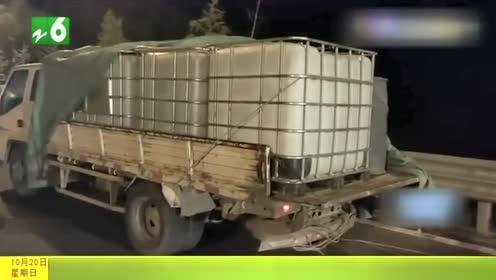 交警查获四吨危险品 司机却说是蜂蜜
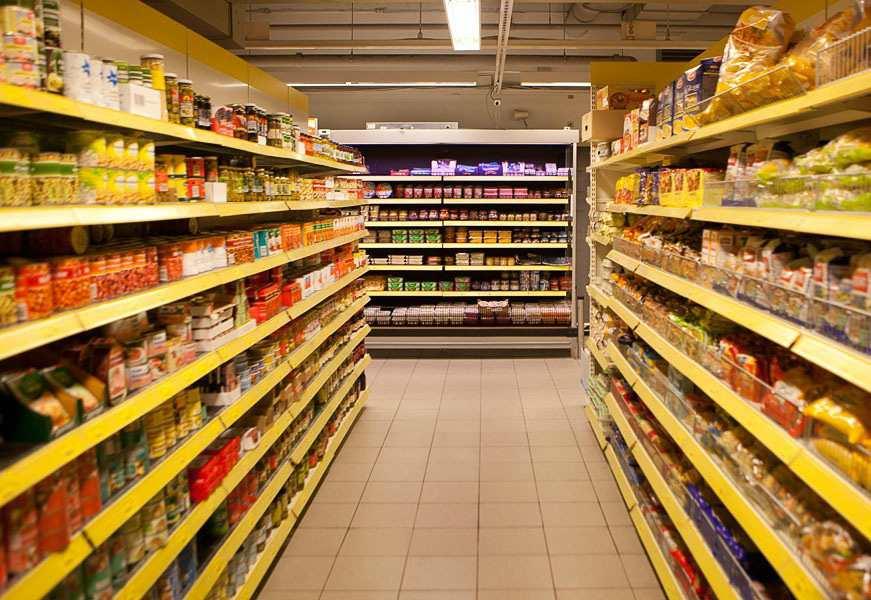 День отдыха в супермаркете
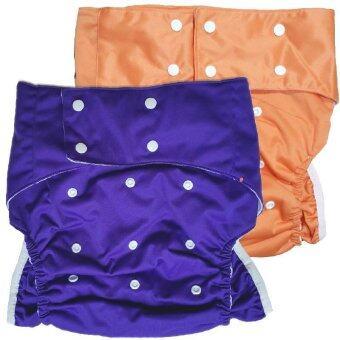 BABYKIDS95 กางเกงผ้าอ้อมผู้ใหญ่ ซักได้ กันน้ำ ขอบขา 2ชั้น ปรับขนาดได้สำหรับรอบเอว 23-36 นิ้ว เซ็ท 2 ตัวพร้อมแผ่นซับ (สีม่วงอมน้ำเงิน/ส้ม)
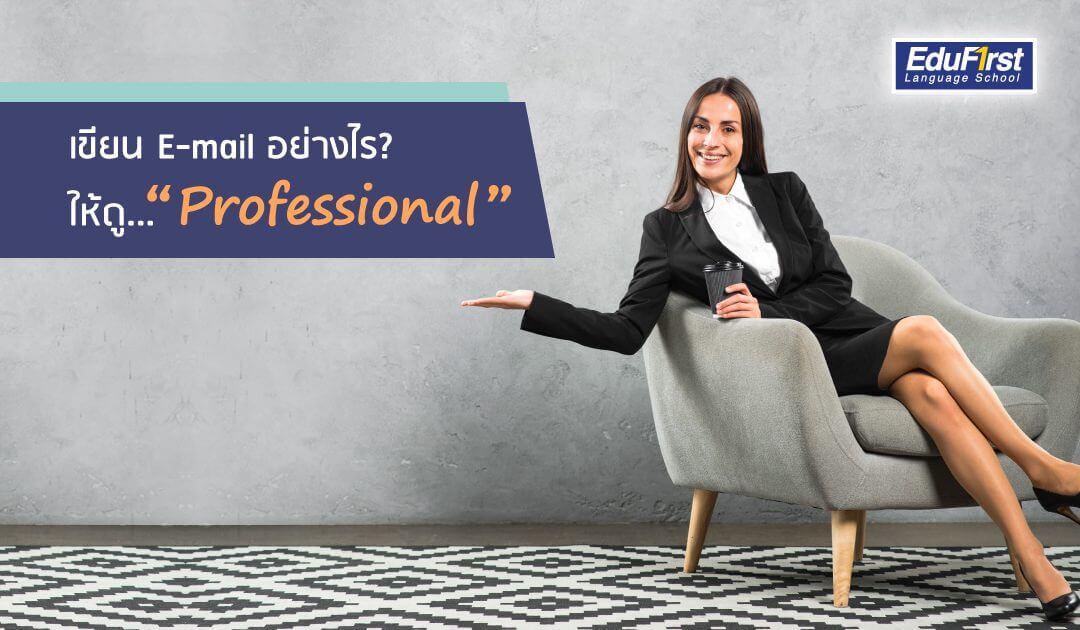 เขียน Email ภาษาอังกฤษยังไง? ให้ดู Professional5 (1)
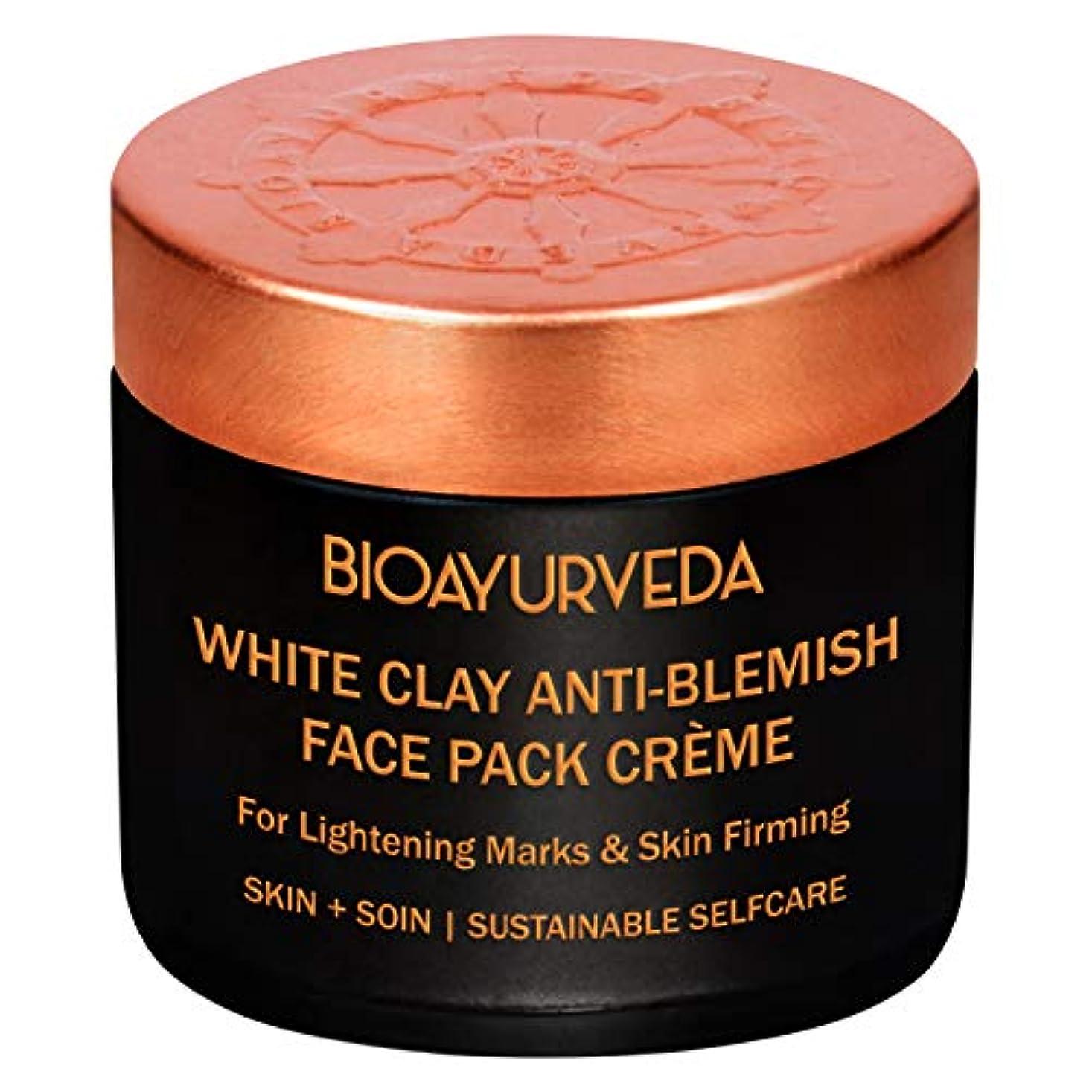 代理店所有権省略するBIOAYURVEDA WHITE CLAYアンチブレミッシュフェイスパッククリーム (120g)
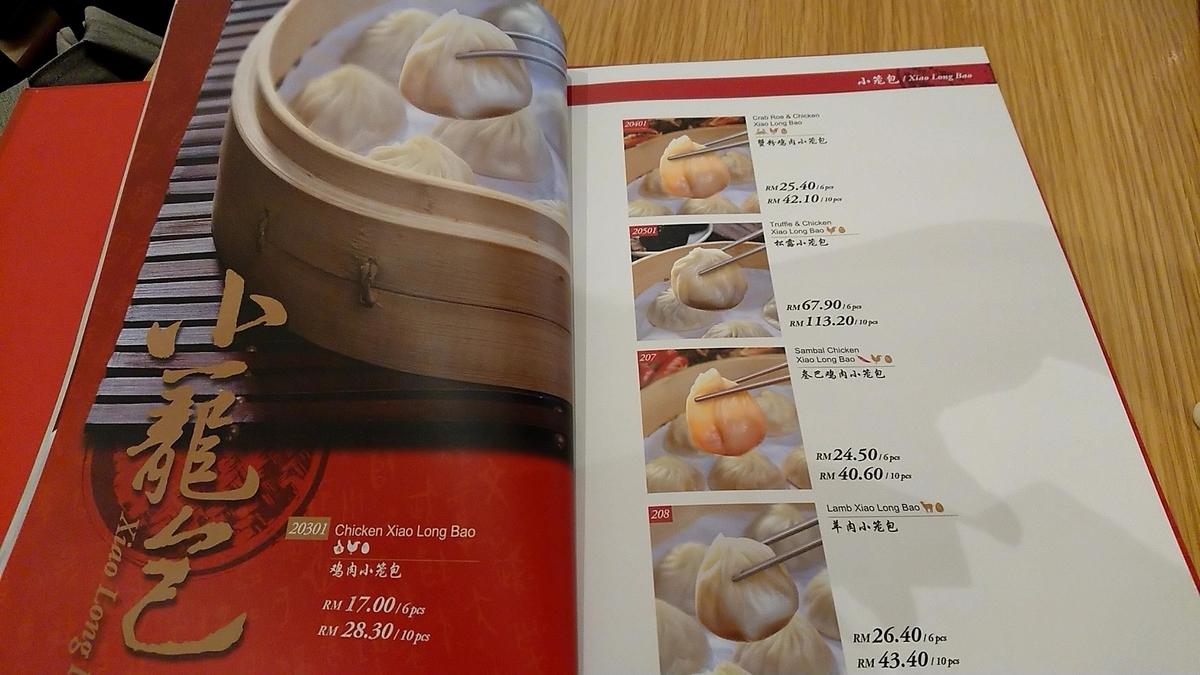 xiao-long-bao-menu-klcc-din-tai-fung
++++++
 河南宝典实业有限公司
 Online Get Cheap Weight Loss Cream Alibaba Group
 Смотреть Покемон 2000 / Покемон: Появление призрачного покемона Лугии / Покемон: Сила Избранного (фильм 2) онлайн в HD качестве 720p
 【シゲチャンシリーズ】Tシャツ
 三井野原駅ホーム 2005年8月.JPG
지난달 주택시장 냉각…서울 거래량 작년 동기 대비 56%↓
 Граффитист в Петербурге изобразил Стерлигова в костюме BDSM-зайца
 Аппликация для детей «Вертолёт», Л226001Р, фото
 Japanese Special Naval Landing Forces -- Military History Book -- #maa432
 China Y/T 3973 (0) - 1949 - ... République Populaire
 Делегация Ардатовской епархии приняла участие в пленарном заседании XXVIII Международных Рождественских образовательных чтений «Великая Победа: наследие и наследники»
++++++
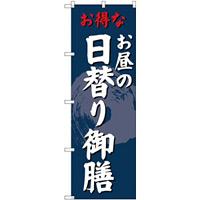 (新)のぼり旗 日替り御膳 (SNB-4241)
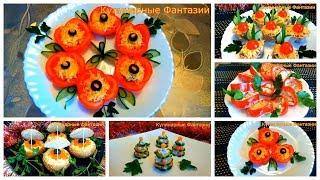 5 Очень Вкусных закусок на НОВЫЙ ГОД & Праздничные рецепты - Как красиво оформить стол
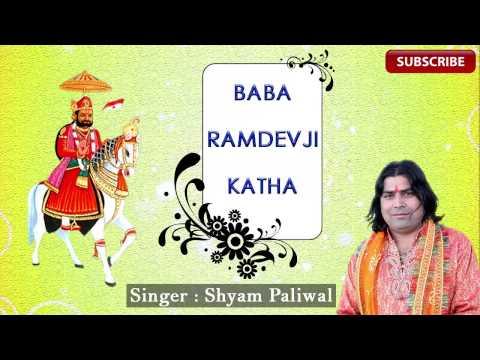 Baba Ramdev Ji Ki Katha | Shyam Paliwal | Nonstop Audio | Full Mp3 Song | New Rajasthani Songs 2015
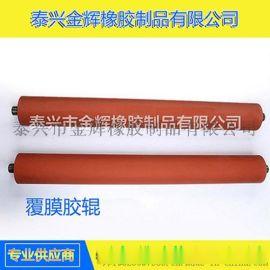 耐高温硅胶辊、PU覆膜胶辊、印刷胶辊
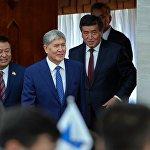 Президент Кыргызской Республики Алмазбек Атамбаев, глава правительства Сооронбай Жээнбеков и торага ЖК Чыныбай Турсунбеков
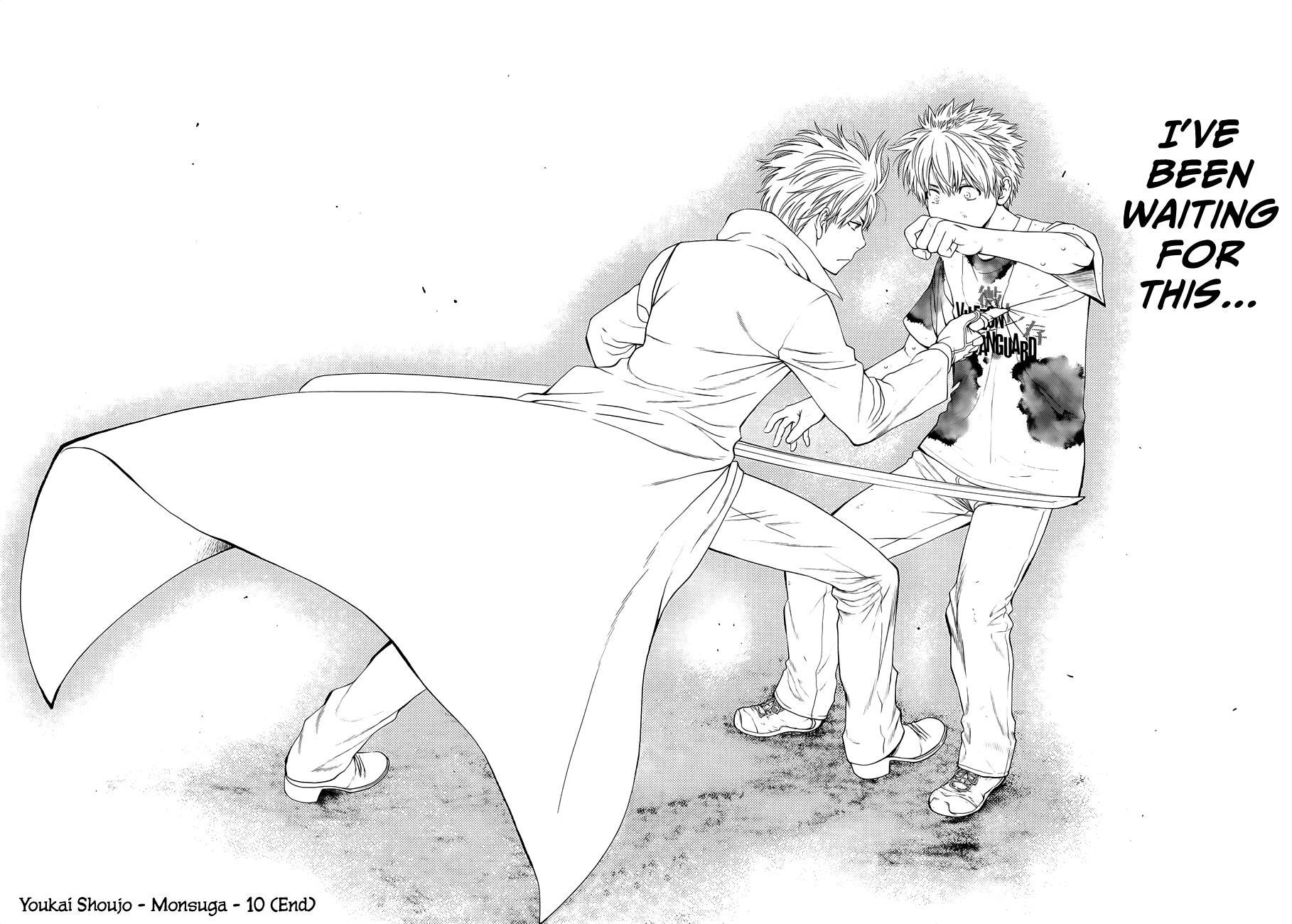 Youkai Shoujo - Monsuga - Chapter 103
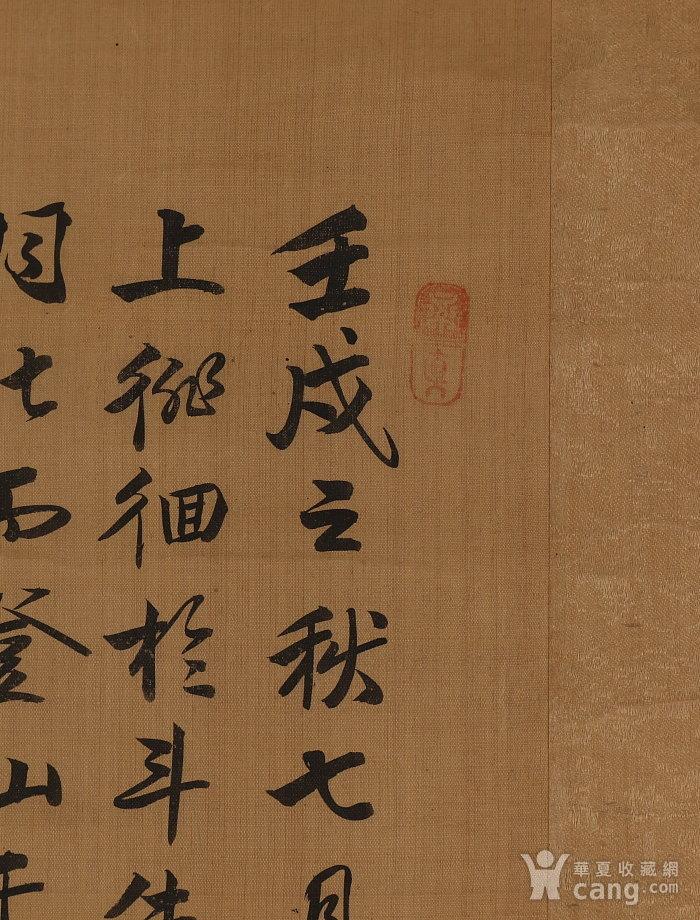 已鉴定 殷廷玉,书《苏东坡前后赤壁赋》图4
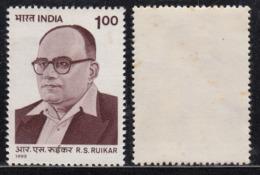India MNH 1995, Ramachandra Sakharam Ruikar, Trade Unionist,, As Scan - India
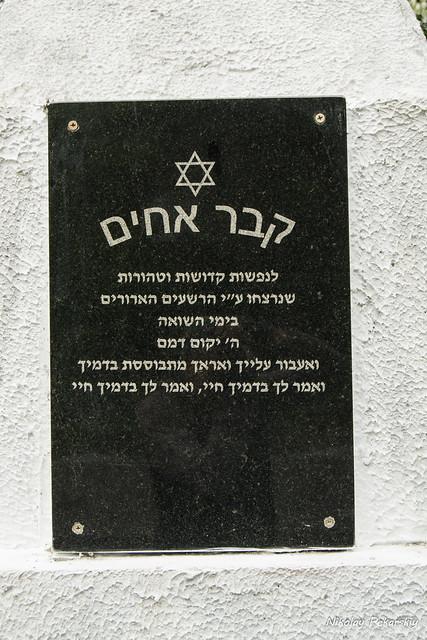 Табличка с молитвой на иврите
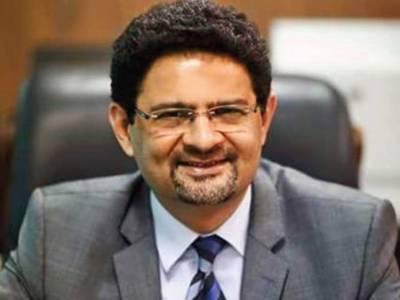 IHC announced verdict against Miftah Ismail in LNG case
++++++
▸ **Exercise description**: Nothing but the lines from the one with "(新)のぼり旗 日替り御膳 (SNB-4241)" to the one with "耐高温硅胶辊、PU覆膜胶辊、印刷胶辊" above, both included, should be transcribed, exactly and without pictures.

▸ **Result of this task**:
 (新)のぼり旗 日替り御膳 (SNB-4241)
 5 Очень Вкусных закусок на НОВЫЙ ГОД & Праздничные рецепты - Как красиво оформить стол
 Baba Ramdev Ji Ki Katha | Shyam Paliwal | Nonstop Audio | Full Mp3 Song | New Rajasthani Songs 2015
 耐高温硅胶辊、PU覆膜胶辊、印刷胶辊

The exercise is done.